Hardcover ISBN: 9780804726498
This pathbreaking work uses the approaching conclusion of the second millennium as a context for discussing questions concerning temporal division and narrative continuity. It investigates assumptions about teleology and eschatology while exploring the ways in which temporal division affects the creation and production of cultural texts and, reciprocally, the ways in which narrative techniques, forms, and conventions shape, explain, and justify history.
Through this exploration, the volume examines how temporal thresholds tend simultaneously to reinforce and to disrupt conceptual boundaries. The sixteen essays use the significance typically invested in historical junctures marked by a centenary advance to investigate perceived paradigm shifts and the consequent reactions to these implicit and explicit transitions. By doing so, they also seek to illuminate the relations between narrative and history, and to enhance understanding of our present historical moment.

• _GIVEN ENTRIES_
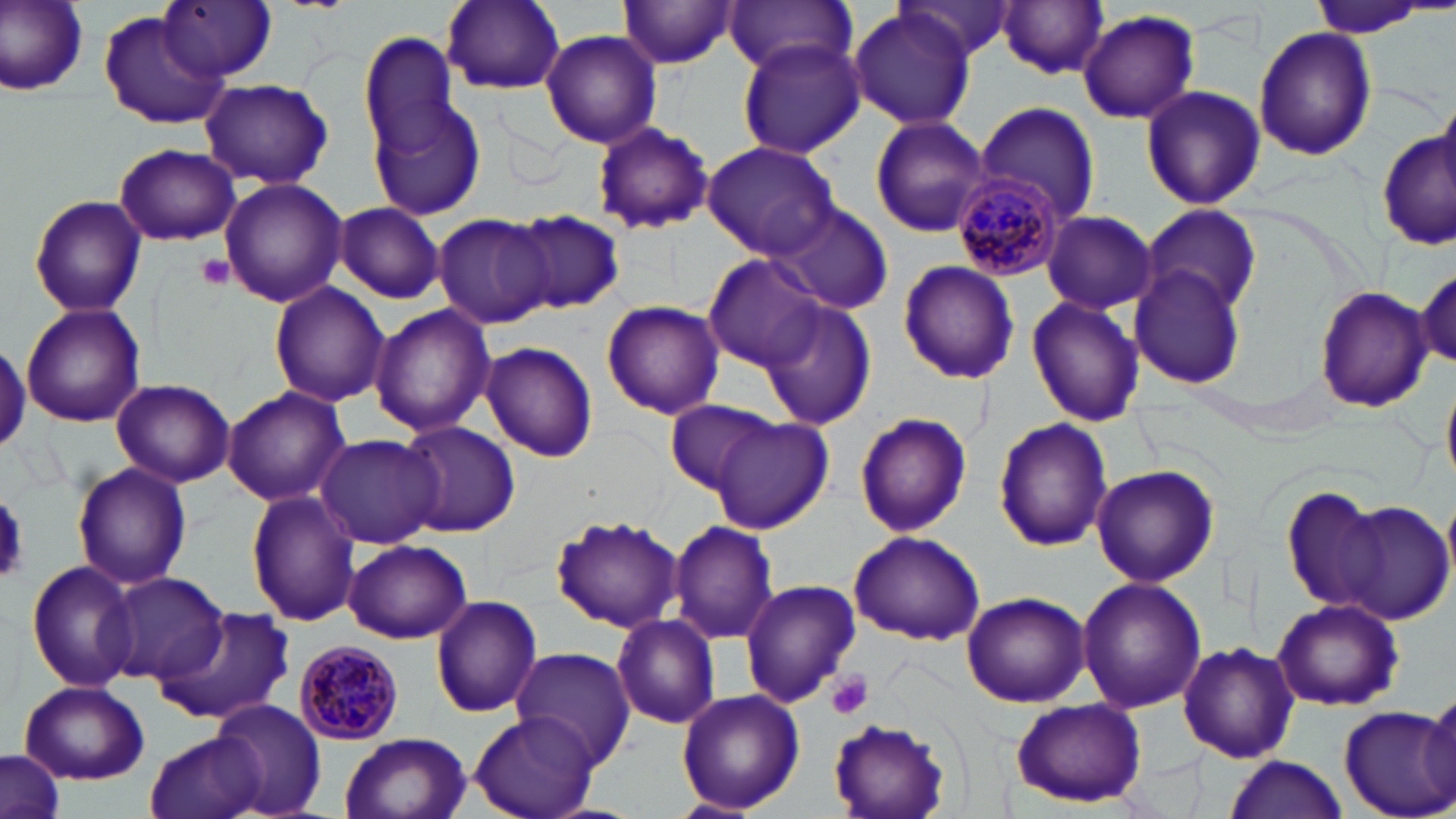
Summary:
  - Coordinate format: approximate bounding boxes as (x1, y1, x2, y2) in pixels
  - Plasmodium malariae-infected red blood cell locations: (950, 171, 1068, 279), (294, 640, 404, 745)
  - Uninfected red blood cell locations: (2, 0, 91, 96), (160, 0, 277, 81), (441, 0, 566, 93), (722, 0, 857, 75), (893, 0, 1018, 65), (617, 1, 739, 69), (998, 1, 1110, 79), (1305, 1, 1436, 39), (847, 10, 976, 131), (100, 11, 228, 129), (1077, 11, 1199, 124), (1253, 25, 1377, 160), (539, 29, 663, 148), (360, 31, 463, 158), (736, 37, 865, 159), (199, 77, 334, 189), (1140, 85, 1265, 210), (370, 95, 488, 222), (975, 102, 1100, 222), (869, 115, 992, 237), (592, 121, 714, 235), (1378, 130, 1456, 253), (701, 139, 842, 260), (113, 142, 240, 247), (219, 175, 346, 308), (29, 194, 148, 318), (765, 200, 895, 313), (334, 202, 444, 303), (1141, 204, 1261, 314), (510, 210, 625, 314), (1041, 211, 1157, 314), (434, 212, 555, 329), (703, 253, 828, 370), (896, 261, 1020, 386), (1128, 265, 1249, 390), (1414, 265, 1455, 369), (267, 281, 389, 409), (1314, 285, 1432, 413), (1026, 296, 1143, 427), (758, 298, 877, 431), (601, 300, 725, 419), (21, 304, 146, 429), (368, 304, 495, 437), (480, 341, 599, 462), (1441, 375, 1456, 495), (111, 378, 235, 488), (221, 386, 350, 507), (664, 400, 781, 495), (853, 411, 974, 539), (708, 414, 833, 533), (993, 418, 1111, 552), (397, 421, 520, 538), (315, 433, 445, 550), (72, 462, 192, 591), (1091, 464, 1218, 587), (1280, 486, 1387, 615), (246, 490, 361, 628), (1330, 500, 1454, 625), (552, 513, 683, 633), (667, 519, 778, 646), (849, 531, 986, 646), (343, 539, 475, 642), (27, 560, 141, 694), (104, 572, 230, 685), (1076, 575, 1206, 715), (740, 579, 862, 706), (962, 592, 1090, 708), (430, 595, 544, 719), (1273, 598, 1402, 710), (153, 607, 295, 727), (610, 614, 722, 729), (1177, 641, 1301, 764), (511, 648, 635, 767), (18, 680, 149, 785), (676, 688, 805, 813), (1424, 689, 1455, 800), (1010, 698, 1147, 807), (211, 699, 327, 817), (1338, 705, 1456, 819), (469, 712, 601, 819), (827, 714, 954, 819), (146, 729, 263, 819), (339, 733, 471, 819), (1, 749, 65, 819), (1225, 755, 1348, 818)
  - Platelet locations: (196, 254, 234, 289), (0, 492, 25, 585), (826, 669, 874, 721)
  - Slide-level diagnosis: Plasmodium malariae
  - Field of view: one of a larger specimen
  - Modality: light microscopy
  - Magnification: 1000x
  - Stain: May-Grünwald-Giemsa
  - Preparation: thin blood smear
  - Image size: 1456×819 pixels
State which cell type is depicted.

• _REQUESTS_
**1)** According to the book description, how many essays does the volume contain?
**2)** Say whether each statement agrees with the book description, answering yes or no and quoting the deciding words. (a) The work uses the approaching end of the second millennium as a context for its discussion. (b) The volume contains twelve essays. (c) Temporal thresholds only reinforce conceptual boundaries.
**3)** List every aspect of narrative that the book description says shapes, explains, and justifies history.
The records are separate from the book description and are not connected to it.

• _ANSWERS BY TASK_
**1)** Sixteen.

**2)**
(a) Yes: "uses the approaching conclusion of the second millennium as a context"
(b) No: "The sixteen essays"
(c) No: "tend simultaneously to reinforce and to disrupt conceptual boundaries"

**3)** Techniques, forms, and conventions.